FG Düsseldorf, Mitteilung vom 14.03.2025 zum Urteil 4 K 1875/23 G, AO vom 18.02.2025 (nrkr)
Hintergrund des Verfahrens
Der 4. Senat des Finanzgerichts Düsseldorf hatte zu entscheiden, ob die Einkünfte eines Tätowierers als gewerblich oder freiberuflich einzustufen sind, insbesondere ob eine künstlerische Tätigkeit im Sinne von § 18 Abs. 1 Nr. 1 Satz 2 EStG vorliegt.
Der Klagende war seit 2013 als Tätowierer tätig. In seiner Einkommensteuererklärung 2019 hatte er seinen Gewinn als freiberufliche Einkünfte angegeben. Das Finanzamt war jedoch der Ansicht, dass es sich um Einkünfte aus Gewerbebetrieb handelt und setzte einen Gewerbesteuermessbetrag fest.
Argumentation des Klägers
- Der Kläger sehe sich als Tattoodesigner und Tätowierkünstler.
- Sein Arbeitsprozess sei eine kreative und eigenschöpferische Tätigkeit, bei der er keine vorgefertigten Motive verwende.
- Jedes Tattoo werde individuell entworfen und nur ein einziges Mal gestochen.

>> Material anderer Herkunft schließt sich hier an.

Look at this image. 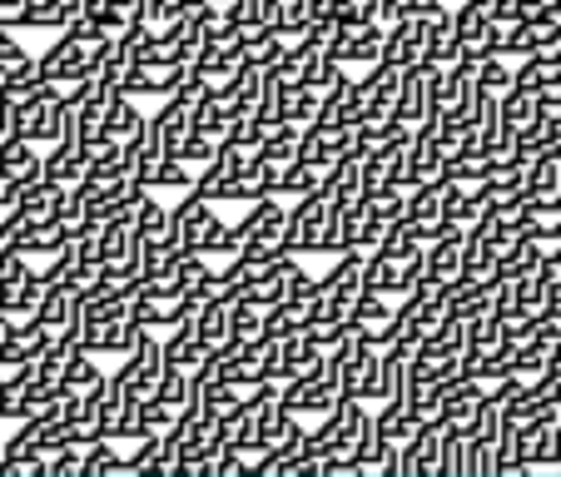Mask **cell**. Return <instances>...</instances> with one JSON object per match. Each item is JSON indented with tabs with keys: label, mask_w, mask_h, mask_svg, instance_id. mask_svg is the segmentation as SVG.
<instances>
[{
	"label": "cell",
	"mask_w": 561,
	"mask_h": 477,
	"mask_svg": "<svg viewBox=\"0 0 561 477\" xmlns=\"http://www.w3.org/2000/svg\"><path fill=\"white\" fill-rule=\"evenodd\" d=\"M462 55V35L453 31V11L423 21V65L427 70H443V65H457Z\"/></svg>",
	"instance_id": "11"
},
{
	"label": "cell",
	"mask_w": 561,
	"mask_h": 477,
	"mask_svg": "<svg viewBox=\"0 0 561 477\" xmlns=\"http://www.w3.org/2000/svg\"><path fill=\"white\" fill-rule=\"evenodd\" d=\"M408 264H413V259H408ZM408 264L398 254H388V249H368V259H363V288L398 304V298L413 288V274H408Z\"/></svg>",
	"instance_id": "4"
},
{
	"label": "cell",
	"mask_w": 561,
	"mask_h": 477,
	"mask_svg": "<svg viewBox=\"0 0 561 477\" xmlns=\"http://www.w3.org/2000/svg\"><path fill=\"white\" fill-rule=\"evenodd\" d=\"M278 404H284L288 413H298V418H323L333 404H339V378L323 373V363H318V373H304V378L284 383Z\"/></svg>",
	"instance_id": "2"
},
{
	"label": "cell",
	"mask_w": 561,
	"mask_h": 477,
	"mask_svg": "<svg viewBox=\"0 0 561 477\" xmlns=\"http://www.w3.org/2000/svg\"><path fill=\"white\" fill-rule=\"evenodd\" d=\"M135 234L145 239V245H164V239H170V209L154 200V190L139 200V209H135Z\"/></svg>",
	"instance_id": "20"
},
{
	"label": "cell",
	"mask_w": 561,
	"mask_h": 477,
	"mask_svg": "<svg viewBox=\"0 0 561 477\" xmlns=\"http://www.w3.org/2000/svg\"><path fill=\"white\" fill-rule=\"evenodd\" d=\"M313 190H323V164H313V159L294 155L284 170H278V194L298 200V194H313Z\"/></svg>",
	"instance_id": "19"
},
{
	"label": "cell",
	"mask_w": 561,
	"mask_h": 477,
	"mask_svg": "<svg viewBox=\"0 0 561 477\" xmlns=\"http://www.w3.org/2000/svg\"><path fill=\"white\" fill-rule=\"evenodd\" d=\"M423 428V418L408 408V398L398 393V398H382V413L373 418V433L378 438H388V443H408V438Z\"/></svg>",
	"instance_id": "15"
},
{
	"label": "cell",
	"mask_w": 561,
	"mask_h": 477,
	"mask_svg": "<svg viewBox=\"0 0 561 477\" xmlns=\"http://www.w3.org/2000/svg\"><path fill=\"white\" fill-rule=\"evenodd\" d=\"M135 418H139V428H145V433H170V428H174V408L159 404L154 393H145V398L135 404Z\"/></svg>",
	"instance_id": "28"
},
{
	"label": "cell",
	"mask_w": 561,
	"mask_h": 477,
	"mask_svg": "<svg viewBox=\"0 0 561 477\" xmlns=\"http://www.w3.org/2000/svg\"><path fill=\"white\" fill-rule=\"evenodd\" d=\"M557 418H561V413H557Z\"/></svg>",
	"instance_id": "36"
},
{
	"label": "cell",
	"mask_w": 561,
	"mask_h": 477,
	"mask_svg": "<svg viewBox=\"0 0 561 477\" xmlns=\"http://www.w3.org/2000/svg\"><path fill=\"white\" fill-rule=\"evenodd\" d=\"M15 129V95H5V90H0V139L11 135Z\"/></svg>",
	"instance_id": "34"
},
{
	"label": "cell",
	"mask_w": 561,
	"mask_h": 477,
	"mask_svg": "<svg viewBox=\"0 0 561 477\" xmlns=\"http://www.w3.org/2000/svg\"><path fill=\"white\" fill-rule=\"evenodd\" d=\"M100 383H105V368L95 363V353L90 349L65 353V368H60V388L65 393H90V388H100Z\"/></svg>",
	"instance_id": "18"
},
{
	"label": "cell",
	"mask_w": 561,
	"mask_h": 477,
	"mask_svg": "<svg viewBox=\"0 0 561 477\" xmlns=\"http://www.w3.org/2000/svg\"><path fill=\"white\" fill-rule=\"evenodd\" d=\"M462 467H467V453H462V433H447L443 438V457H437V477H462Z\"/></svg>",
	"instance_id": "32"
},
{
	"label": "cell",
	"mask_w": 561,
	"mask_h": 477,
	"mask_svg": "<svg viewBox=\"0 0 561 477\" xmlns=\"http://www.w3.org/2000/svg\"><path fill=\"white\" fill-rule=\"evenodd\" d=\"M477 86L492 90V95H502V90L512 86V60L507 55H482V65H477Z\"/></svg>",
	"instance_id": "30"
},
{
	"label": "cell",
	"mask_w": 561,
	"mask_h": 477,
	"mask_svg": "<svg viewBox=\"0 0 561 477\" xmlns=\"http://www.w3.org/2000/svg\"><path fill=\"white\" fill-rule=\"evenodd\" d=\"M264 333V308L244 304V298L233 294V314H229V339H259Z\"/></svg>",
	"instance_id": "27"
},
{
	"label": "cell",
	"mask_w": 561,
	"mask_h": 477,
	"mask_svg": "<svg viewBox=\"0 0 561 477\" xmlns=\"http://www.w3.org/2000/svg\"><path fill=\"white\" fill-rule=\"evenodd\" d=\"M329 214H333V204L323 200V194H298V204L288 209V219H284V249L288 254H323V239H329Z\"/></svg>",
	"instance_id": "1"
},
{
	"label": "cell",
	"mask_w": 561,
	"mask_h": 477,
	"mask_svg": "<svg viewBox=\"0 0 561 477\" xmlns=\"http://www.w3.org/2000/svg\"><path fill=\"white\" fill-rule=\"evenodd\" d=\"M348 149V125H329V120H308L304 129H298V155L313 159V164H323L329 170L333 159Z\"/></svg>",
	"instance_id": "8"
},
{
	"label": "cell",
	"mask_w": 561,
	"mask_h": 477,
	"mask_svg": "<svg viewBox=\"0 0 561 477\" xmlns=\"http://www.w3.org/2000/svg\"><path fill=\"white\" fill-rule=\"evenodd\" d=\"M159 349H164V363H174V368H194V363L209 353L199 343V333H194L190 318H184V323H170V339H159Z\"/></svg>",
	"instance_id": "17"
},
{
	"label": "cell",
	"mask_w": 561,
	"mask_h": 477,
	"mask_svg": "<svg viewBox=\"0 0 561 477\" xmlns=\"http://www.w3.org/2000/svg\"><path fill=\"white\" fill-rule=\"evenodd\" d=\"M382 65H398V70H408V65H423V21L417 15H403V21L382 25Z\"/></svg>",
	"instance_id": "7"
},
{
	"label": "cell",
	"mask_w": 561,
	"mask_h": 477,
	"mask_svg": "<svg viewBox=\"0 0 561 477\" xmlns=\"http://www.w3.org/2000/svg\"><path fill=\"white\" fill-rule=\"evenodd\" d=\"M41 155H45V149L31 145L25 135H5V139H0V174L21 190L25 180H35V174H41Z\"/></svg>",
	"instance_id": "12"
},
{
	"label": "cell",
	"mask_w": 561,
	"mask_h": 477,
	"mask_svg": "<svg viewBox=\"0 0 561 477\" xmlns=\"http://www.w3.org/2000/svg\"><path fill=\"white\" fill-rule=\"evenodd\" d=\"M0 477H5V447H0Z\"/></svg>",
	"instance_id": "35"
},
{
	"label": "cell",
	"mask_w": 561,
	"mask_h": 477,
	"mask_svg": "<svg viewBox=\"0 0 561 477\" xmlns=\"http://www.w3.org/2000/svg\"><path fill=\"white\" fill-rule=\"evenodd\" d=\"M492 25V0H457V11H453V31L467 41H477V35Z\"/></svg>",
	"instance_id": "23"
},
{
	"label": "cell",
	"mask_w": 561,
	"mask_h": 477,
	"mask_svg": "<svg viewBox=\"0 0 561 477\" xmlns=\"http://www.w3.org/2000/svg\"><path fill=\"white\" fill-rule=\"evenodd\" d=\"M204 408H209L214 418H224V413H233V408L244 404V388H233V383H209V388H204V398H199Z\"/></svg>",
	"instance_id": "31"
},
{
	"label": "cell",
	"mask_w": 561,
	"mask_h": 477,
	"mask_svg": "<svg viewBox=\"0 0 561 477\" xmlns=\"http://www.w3.org/2000/svg\"><path fill=\"white\" fill-rule=\"evenodd\" d=\"M502 343V318L492 314V308H482V314L467 318V339H462V353L467 359H477V353H488Z\"/></svg>",
	"instance_id": "21"
},
{
	"label": "cell",
	"mask_w": 561,
	"mask_h": 477,
	"mask_svg": "<svg viewBox=\"0 0 561 477\" xmlns=\"http://www.w3.org/2000/svg\"><path fill=\"white\" fill-rule=\"evenodd\" d=\"M190 184H194V170L184 164L180 155H164L154 170H149V190H180V194H184Z\"/></svg>",
	"instance_id": "26"
},
{
	"label": "cell",
	"mask_w": 561,
	"mask_h": 477,
	"mask_svg": "<svg viewBox=\"0 0 561 477\" xmlns=\"http://www.w3.org/2000/svg\"><path fill=\"white\" fill-rule=\"evenodd\" d=\"M80 477H125V453H119L110 438H95V443H85Z\"/></svg>",
	"instance_id": "22"
},
{
	"label": "cell",
	"mask_w": 561,
	"mask_h": 477,
	"mask_svg": "<svg viewBox=\"0 0 561 477\" xmlns=\"http://www.w3.org/2000/svg\"><path fill=\"white\" fill-rule=\"evenodd\" d=\"M497 115L507 120L512 129L531 125V120H537V95H531V90H522V86H507V90L497 95Z\"/></svg>",
	"instance_id": "24"
},
{
	"label": "cell",
	"mask_w": 561,
	"mask_h": 477,
	"mask_svg": "<svg viewBox=\"0 0 561 477\" xmlns=\"http://www.w3.org/2000/svg\"><path fill=\"white\" fill-rule=\"evenodd\" d=\"M100 115H105V135L119 139V145H135L139 129H145V110L135 105V95H125V90H115V95L100 105Z\"/></svg>",
	"instance_id": "13"
},
{
	"label": "cell",
	"mask_w": 561,
	"mask_h": 477,
	"mask_svg": "<svg viewBox=\"0 0 561 477\" xmlns=\"http://www.w3.org/2000/svg\"><path fill=\"white\" fill-rule=\"evenodd\" d=\"M35 86H45V75H41V60H35V55H25V60H15L11 70L0 75V90H5V95H31Z\"/></svg>",
	"instance_id": "25"
},
{
	"label": "cell",
	"mask_w": 561,
	"mask_h": 477,
	"mask_svg": "<svg viewBox=\"0 0 561 477\" xmlns=\"http://www.w3.org/2000/svg\"><path fill=\"white\" fill-rule=\"evenodd\" d=\"M229 314H233V288H224L219 298H209V304L199 308V314L190 318L194 333H199L204 349H219L224 339H229Z\"/></svg>",
	"instance_id": "14"
},
{
	"label": "cell",
	"mask_w": 561,
	"mask_h": 477,
	"mask_svg": "<svg viewBox=\"0 0 561 477\" xmlns=\"http://www.w3.org/2000/svg\"><path fill=\"white\" fill-rule=\"evenodd\" d=\"M125 473H135V477H174L180 473V443H174V433H149L145 443H135V453L125 457Z\"/></svg>",
	"instance_id": "5"
},
{
	"label": "cell",
	"mask_w": 561,
	"mask_h": 477,
	"mask_svg": "<svg viewBox=\"0 0 561 477\" xmlns=\"http://www.w3.org/2000/svg\"><path fill=\"white\" fill-rule=\"evenodd\" d=\"M308 0H278V11H274V31L288 35V41H298V35L308 31Z\"/></svg>",
	"instance_id": "29"
},
{
	"label": "cell",
	"mask_w": 561,
	"mask_h": 477,
	"mask_svg": "<svg viewBox=\"0 0 561 477\" xmlns=\"http://www.w3.org/2000/svg\"><path fill=\"white\" fill-rule=\"evenodd\" d=\"M323 353H329V349H323V339H318L313 329L278 339V368H284V383H288V378H304V373H318Z\"/></svg>",
	"instance_id": "10"
},
{
	"label": "cell",
	"mask_w": 561,
	"mask_h": 477,
	"mask_svg": "<svg viewBox=\"0 0 561 477\" xmlns=\"http://www.w3.org/2000/svg\"><path fill=\"white\" fill-rule=\"evenodd\" d=\"M427 80H433V70L427 65H408L403 80H398V105H392V120L398 125H423L427 120Z\"/></svg>",
	"instance_id": "9"
},
{
	"label": "cell",
	"mask_w": 561,
	"mask_h": 477,
	"mask_svg": "<svg viewBox=\"0 0 561 477\" xmlns=\"http://www.w3.org/2000/svg\"><path fill=\"white\" fill-rule=\"evenodd\" d=\"M482 398H488V383L472 378V373H457V378L443 383V408H437V418H443L447 428H457V433H462V428L472 423V413H477V404H482Z\"/></svg>",
	"instance_id": "6"
},
{
	"label": "cell",
	"mask_w": 561,
	"mask_h": 477,
	"mask_svg": "<svg viewBox=\"0 0 561 477\" xmlns=\"http://www.w3.org/2000/svg\"><path fill=\"white\" fill-rule=\"evenodd\" d=\"M403 219L417 224V229H433L443 219V180H427V184H413L403 194Z\"/></svg>",
	"instance_id": "16"
},
{
	"label": "cell",
	"mask_w": 561,
	"mask_h": 477,
	"mask_svg": "<svg viewBox=\"0 0 561 477\" xmlns=\"http://www.w3.org/2000/svg\"><path fill=\"white\" fill-rule=\"evenodd\" d=\"M323 55H333L339 65H378V55H382V25L378 21L339 25Z\"/></svg>",
	"instance_id": "3"
},
{
	"label": "cell",
	"mask_w": 561,
	"mask_h": 477,
	"mask_svg": "<svg viewBox=\"0 0 561 477\" xmlns=\"http://www.w3.org/2000/svg\"><path fill=\"white\" fill-rule=\"evenodd\" d=\"M15 60H25V45L15 41V31H11V25H0V75L11 70Z\"/></svg>",
	"instance_id": "33"
}]
</instances>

- Er nehme mit seinen Motiven an Ausstellungen und Wettbewerben teil, was den künstlerischen Charakter seiner Arbeit unterstreiche.

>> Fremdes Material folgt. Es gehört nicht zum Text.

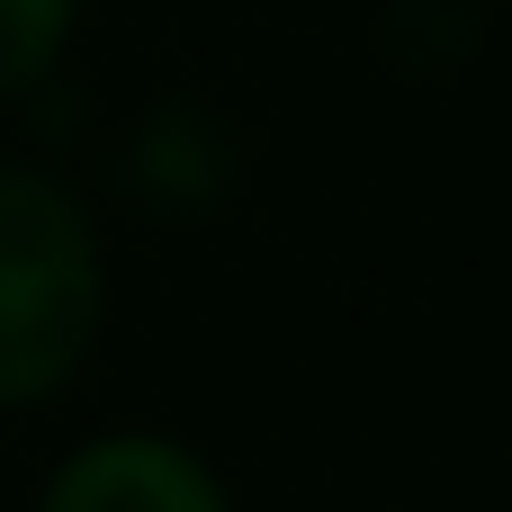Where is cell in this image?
<instances>
[{"label":"cell","mask_w":512,"mask_h":512,"mask_svg":"<svg viewBox=\"0 0 512 512\" xmlns=\"http://www.w3.org/2000/svg\"><path fill=\"white\" fill-rule=\"evenodd\" d=\"M99 342V234L81 198L0 162V405L54 396Z\"/></svg>","instance_id":"6da1fadb"},{"label":"cell","mask_w":512,"mask_h":512,"mask_svg":"<svg viewBox=\"0 0 512 512\" xmlns=\"http://www.w3.org/2000/svg\"><path fill=\"white\" fill-rule=\"evenodd\" d=\"M36 512H225V486L180 450V441H153V432H117V441H90L54 468L45 504Z\"/></svg>","instance_id":"7a4b0ae2"},{"label":"cell","mask_w":512,"mask_h":512,"mask_svg":"<svg viewBox=\"0 0 512 512\" xmlns=\"http://www.w3.org/2000/svg\"><path fill=\"white\" fill-rule=\"evenodd\" d=\"M63 36H72V0H0V99L45 81Z\"/></svg>","instance_id":"3957f363"},{"label":"cell","mask_w":512,"mask_h":512,"mask_svg":"<svg viewBox=\"0 0 512 512\" xmlns=\"http://www.w3.org/2000/svg\"><path fill=\"white\" fill-rule=\"evenodd\" d=\"M180 171H198V198H216L234 162H225L216 135H207V144H180V117H153V126H144V162H135V180L162 189V198H180Z\"/></svg>","instance_id":"277c9868"}]
</instances>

Argumentation des Finanzamts
- Trotz kreativer Elemente sei die Tätigkeit handwerklich geprägt, da der Schwerpunkt auf der manuell-technischen Umsetzung liege.

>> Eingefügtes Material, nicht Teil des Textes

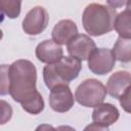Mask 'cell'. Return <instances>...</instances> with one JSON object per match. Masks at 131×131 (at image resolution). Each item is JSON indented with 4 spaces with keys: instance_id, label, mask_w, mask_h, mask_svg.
<instances>
[{
    "instance_id": "6da1fadb",
    "label": "cell",
    "mask_w": 131,
    "mask_h": 131,
    "mask_svg": "<svg viewBox=\"0 0 131 131\" xmlns=\"http://www.w3.org/2000/svg\"><path fill=\"white\" fill-rule=\"evenodd\" d=\"M9 94L24 111L38 115L44 110V100L36 88L37 70L28 59H17L9 66Z\"/></svg>"
},
{
    "instance_id": "7a4b0ae2",
    "label": "cell",
    "mask_w": 131,
    "mask_h": 131,
    "mask_svg": "<svg viewBox=\"0 0 131 131\" xmlns=\"http://www.w3.org/2000/svg\"><path fill=\"white\" fill-rule=\"evenodd\" d=\"M117 16L115 8L98 4H88L82 14V25L86 33L90 36L98 37L114 30V23Z\"/></svg>"
},
{
    "instance_id": "3957f363",
    "label": "cell",
    "mask_w": 131,
    "mask_h": 131,
    "mask_svg": "<svg viewBox=\"0 0 131 131\" xmlns=\"http://www.w3.org/2000/svg\"><path fill=\"white\" fill-rule=\"evenodd\" d=\"M82 69L81 61L72 56H62L54 63L43 69V80L47 88L52 89L58 85H69L75 80Z\"/></svg>"
},
{
    "instance_id": "277c9868",
    "label": "cell",
    "mask_w": 131,
    "mask_h": 131,
    "mask_svg": "<svg viewBox=\"0 0 131 131\" xmlns=\"http://www.w3.org/2000/svg\"><path fill=\"white\" fill-rule=\"evenodd\" d=\"M105 86L96 79L84 80L75 91V99L85 107H96L103 103L106 96Z\"/></svg>"
},
{
    "instance_id": "5b68a950",
    "label": "cell",
    "mask_w": 131,
    "mask_h": 131,
    "mask_svg": "<svg viewBox=\"0 0 131 131\" xmlns=\"http://www.w3.org/2000/svg\"><path fill=\"white\" fill-rule=\"evenodd\" d=\"M89 70L95 75H105L113 71L116 58L108 48H96L87 58Z\"/></svg>"
},
{
    "instance_id": "8992f818",
    "label": "cell",
    "mask_w": 131,
    "mask_h": 131,
    "mask_svg": "<svg viewBox=\"0 0 131 131\" xmlns=\"http://www.w3.org/2000/svg\"><path fill=\"white\" fill-rule=\"evenodd\" d=\"M49 15L42 6H35L25 16L23 20V30L26 34L36 36L41 34L47 27Z\"/></svg>"
},
{
    "instance_id": "52a82bcc",
    "label": "cell",
    "mask_w": 131,
    "mask_h": 131,
    "mask_svg": "<svg viewBox=\"0 0 131 131\" xmlns=\"http://www.w3.org/2000/svg\"><path fill=\"white\" fill-rule=\"evenodd\" d=\"M75 103L72 90L68 85H58L50 89L49 105L56 113H66L70 111Z\"/></svg>"
},
{
    "instance_id": "ba28073f",
    "label": "cell",
    "mask_w": 131,
    "mask_h": 131,
    "mask_svg": "<svg viewBox=\"0 0 131 131\" xmlns=\"http://www.w3.org/2000/svg\"><path fill=\"white\" fill-rule=\"evenodd\" d=\"M70 56L81 60H86L93 50L96 49L95 42L85 34H77L67 44Z\"/></svg>"
},
{
    "instance_id": "9c48e42d",
    "label": "cell",
    "mask_w": 131,
    "mask_h": 131,
    "mask_svg": "<svg viewBox=\"0 0 131 131\" xmlns=\"http://www.w3.org/2000/svg\"><path fill=\"white\" fill-rule=\"evenodd\" d=\"M131 88V76L127 71H118L112 74L106 82V92L115 97L119 98L127 90Z\"/></svg>"
},
{
    "instance_id": "30bf717a",
    "label": "cell",
    "mask_w": 131,
    "mask_h": 131,
    "mask_svg": "<svg viewBox=\"0 0 131 131\" xmlns=\"http://www.w3.org/2000/svg\"><path fill=\"white\" fill-rule=\"evenodd\" d=\"M36 57L43 63H54L63 56V50L60 45L52 40H44L39 43L35 50Z\"/></svg>"
},
{
    "instance_id": "8fae6325",
    "label": "cell",
    "mask_w": 131,
    "mask_h": 131,
    "mask_svg": "<svg viewBox=\"0 0 131 131\" xmlns=\"http://www.w3.org/2000/svg\"><path fill=\"white\" fill-rule=\"evenodd\" d=\"M78 34L77 25L71 19L59 20L52 29V41L58 45H67Z\"/></svg>"
},
{
    "instance_id": "7c38bea8",
    "label": "cell",
    "mask_w": 131,
    "mask_h": 131,
    "mask_svg": "<svg viewBox=\"0 0 131 131\" xmlns=\"http://www.w3.org/2000/svg\"><path fill=\"white\" fill-rule=\"evenodd\" d=\"M120 117L119 110L112 103H101L94 107L92 112V121L98 125L108 127L116 123Z\"/></svg>"
},
{
    "instance_id": "4fadbf2b",
    "label": "cell",
    "mask_w": 131,
    "mask_h": 131,
    "mask_svg": "<svg viewBox=\"0 0 131 131\" xmlns=\"http://www.w3.org/2000/svg\"><path fill=\"white\" fill-rule=\"evenodd\" d=\"M129 4L130 2L124 11L117 14L114 23V29L119 34V37L125 39H131V10Z\"/></svg>"
},
{
    "instance_id": "5bb4252c",
    "label": "cell",
    "mask_w": 131,
    "mask_h": 131,
    "mask_svg": "<svg viewBox=\"0 0 131 131\" xmlns=\"http://www.w3.org/2000/svg\"><path fill=\"white\" fill-rule=\"evenodd\" d=\"M116 59L121 62L127 63L131 60V39H125L119 37L114 44L112 50Z\"/></svg>"
},
{
    "instance_id": "9a60e30c",
    "label": "cell",
    "mask_w": 131,
    "mask_h": 131,
    "mask_svg": "<svg viewBox=\"0 0 131 131\" xmlns=\"http://www.w3.org/2000/svg\"><path fill=\"white\" fill-rule=\"evenodd\" d=\"M21 1L18 0H0V13L8 18H16L20 14Z\"/></svg>"
},
{
    "instance_id": "2e32d148",
    "label": "cell",
    "mask_w": 131,
    "mask_h": 131,
    "mask_svg": "<svg viewBox=\"0 0 131 131\" xmlns=\"http://www.w3.org/2000/svg\"><path fill=\"white\" fill-rule=\"evenodd\" d=\"M9 66L0 64V95L9 93Z\"/></svg>"
},
{
    "instance_id": "e0dca14e",
    "label": "cell",
    "mask_w": 131,
    "mask_h": 131,
    "mask_svg": "<svg viewBox=\"0 0 131 131\" xmlns=\"http://www.w3.org/2000/svg\"><path fill=\"white\" fill-rule=\"evenodd\" d=\"M13 114V110L11 105L5 101L0 99V125H4L8 123Z\"/></svg>"
},
{
    "instance_id": "ac0fdd59",
    "label": "cell",
    "mask_w": 131,
    "mask_h": 131,
    "mask_svg": "<svg viewBox=\"0 0 131 131\" xmlns=\"http://www.w3.org/2000/svg\"><path fill=\"white\" fill-rule=\"evenodd\" d=\"M131 88L129 89V90H127L122 96H120L118 99H119V101H120V104H121V106L124 108V111L125 112H127V113H130V96H131Z\"/></svg>"
},
{
    "instance_id": "d6986e66",
    "label": "cell",
    "mask_w": 131,
    "mask_h": 131,
    "mask_svg": "<svg viewBox=\"0 0 131 131\" xmlns=\"http://www.w3.org/2000/svg\"><path fill=\"white\" fill-rule=\"evenodd\" d=\"M83 131H108V128L101 126V125H98L96 123H91V124L87 125Z\"/></svg>"
},
{
    "instance_id": "ffe728a7",
    "label": "cell",
    "mask_w": 131,
    "mask_h": 131,
    "mask_svg": "<svg viewBox=\"0 0 131 131\" xmlns=\"http://www.w3.org/2000/svg\"><path fill=\"white\" fill-rule=\"evenodd\" d=\"M35 131H57V130L56 128H54L49 124H41L35 129Z\"/></svg>"
},
{
    "instance_id": "44dd1931",
    "label": "cell",
    "mask_w": 131,
    "mask_h": 131,
    "mask_svg": "<svg viewBox=\"0 0 131 131\" xmlns=\"http://www.w3.org/2000/svg\"><path fill=\"white\" fill-rule=\"evenodd\" d=\"M57 131H76L73 127L71 126H67V125H61V126H58L56 128Z\"/></svg>"
},
{
    "instance_id": "7402d4cb",
    "label": "cell",
    "mask_w": 131,
    "mask_h": 131,
    "mask_svg": "<svg viewBox=\"0 0 131 131\" xmlns=\"http://www.w3.org/2000/svg\"><path fill=\"white\" fill-rule=\"evenodd\" d=\"M3 38V32H2V30L0 29V40Z\"/></svg>"
}]
</instances>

- Tätowierungen seien als Gebrauchskunst einzuordnen, die sich durch Auftrags- und Weisungsgebundenheit auszeichne.
- Eine steuerrechtlich relevante künstlerische Tätigkeit liege daher nicht vor.
Entscheidung des Finanzgerichts Düsseldorf
Der 4. Senat gab der Klage statt und hob den Gewerbesteuermessbescheid auf. Das Gericht stellte fest, dass die Tätowierkunst des Klägers eine künstlerische Tätigkeit im Sinne des § 18 Abs. 1 Nr. 1 Satz 2 EStG darstellt.
- Einstufung als zweckfreie Kunst
- Die Tätowierungen des Klägers seien mit Gemälden vergleichbar, da ihnen kein Gebrauchswert jenseits der ästhetischen Gestaltung zukomme.
- Die Einordnung als zweckfreie Kunst führe dazu, dass die Tätigkeit als künstlerisch einzustufen sei.
- Ungeeignetheit der Weisungsgebundenheit als Abgrenzungskriterium
- Die Differenzierung zwischen Auftragsarbeiten und freier Kunst sei nicht entscheidend.
- Auch auftragsgebundene Kunstwerke könnten als zweckfreie Kunst gelten.
- Gebrauchskunst als künstlerische Tätigkeit
- Selbst wenn Tätowierungen als Gebrauchskunst einzustufen wären, handele es sich nach überzeugung des Senats um eine künstlerische Tätigkeit.
- Kunstfreiheit nach dem Grundgesetz
- Eine Verneinung der Eigenschöpferischen Leistung eines Tätowierers würde einer unzulässigen Unterscheidung zwischen „hoher“ und „niederer“ Kunst gleichkommen.
- Dies widerspräche dem grundgesetzlichen Schutz der Kunstfreiheit.
Auswirkungen auf die Praxis
- Tätowierer können als Künstler anerkannt werden und müssen in diesem Fall keine Gewerbesteuer zahlen.
- Die individuelle Gestaltung und Eigenschöpferische Leistung ist ein wesentliches Kriterium für die steuerrechtliche Anerkennung.
- Weisungsgebundenheit ist kein ausreichendes Kriterium, um eine künstlerische Tätigkeit zu verneinen.
- Dieses Urteil könnte weitreichende Auswirkungen auf die steuerliche Einordnung kreativer Berufe haben.
Fazit
Das FG Düsseldorf hat mit diesem Urteil eine wegweisende Entscheidung für die steuerliche Behandlung von Tätowierern getroffen. Die Einstufung als freiberufliche künstlerische Tätigkeit entlastet Betroffene von der Gewerbesteuer und stärkt die Anerkennung von Tätowierungen als Kunstform.
Das Urteil ist noch nicht rechtskräftig. Die Revision wurde zugelassen.